### What needs to be done:
Put the records between the lines holding "Oceanwalk 1-303" and "Consola Microsoft Xbox", inclusive, into a Markdown table with the columns No. and Text. Number each row and skip any blank lines.

### Exercise material:
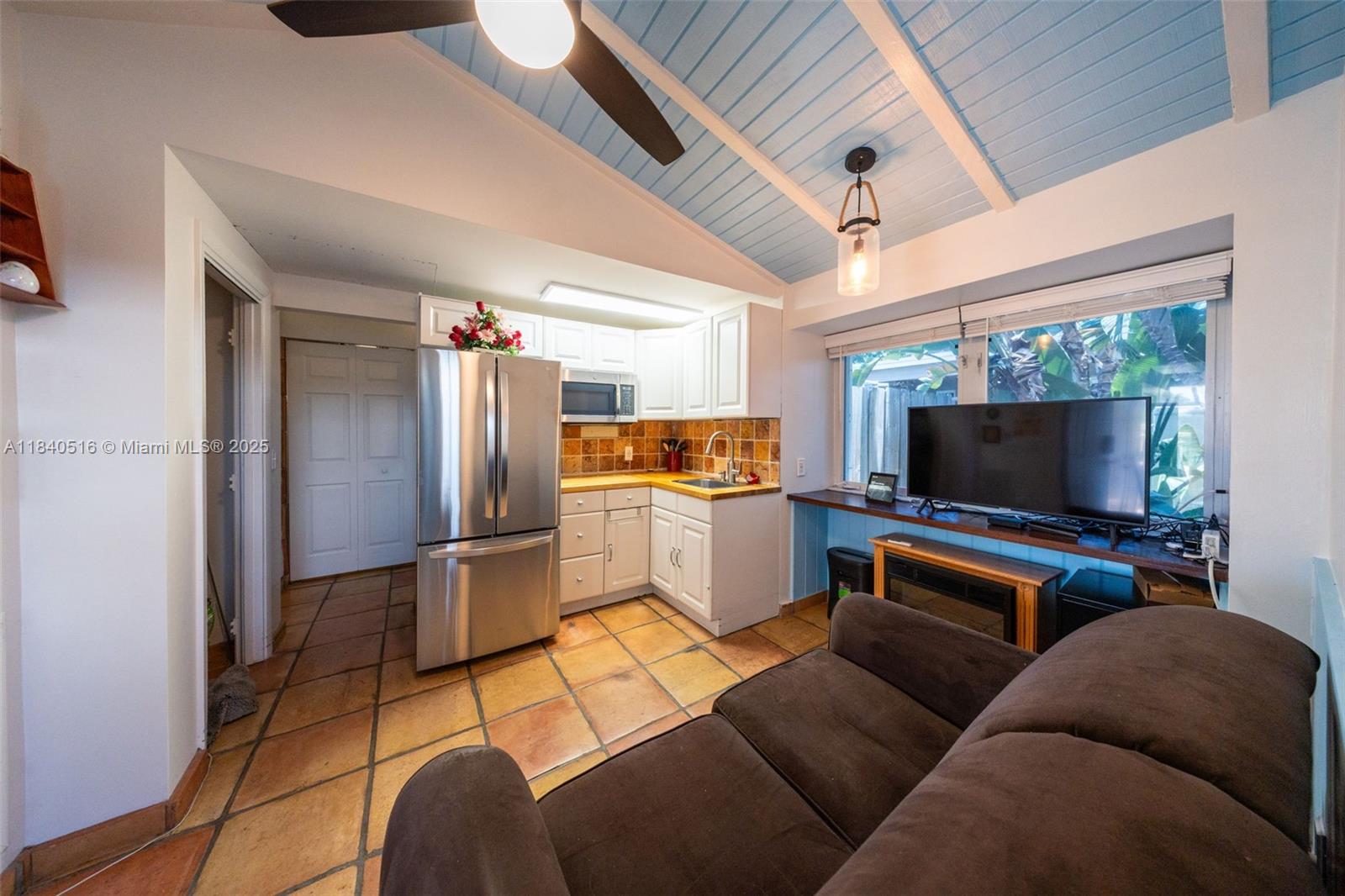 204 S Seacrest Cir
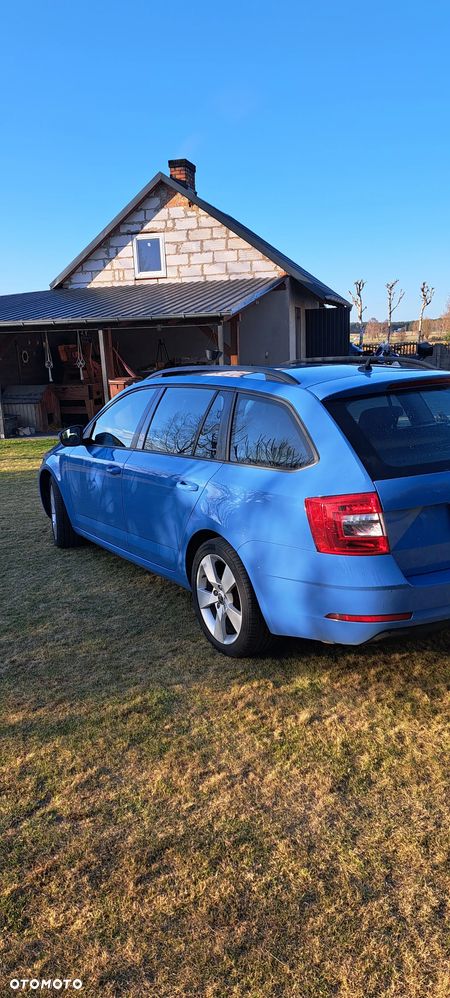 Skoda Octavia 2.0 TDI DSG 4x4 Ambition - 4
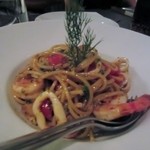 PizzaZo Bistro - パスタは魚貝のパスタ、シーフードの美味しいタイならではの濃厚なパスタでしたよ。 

* * *

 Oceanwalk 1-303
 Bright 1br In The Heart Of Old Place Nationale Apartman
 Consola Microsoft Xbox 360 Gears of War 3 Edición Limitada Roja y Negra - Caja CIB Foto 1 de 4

### Solution:
| No. | Text |
|---|---|
| 1 |  Oceanwalk 1-303 |
| 2 |  Bright 1br In The Heart Of Old Place Nationale Apartman |
| 3 |  Consola Microsoft Xbox 360 Gears of War 3 Edición Limitada Roja y Negra - Caja CIB Foto 1 de 4 |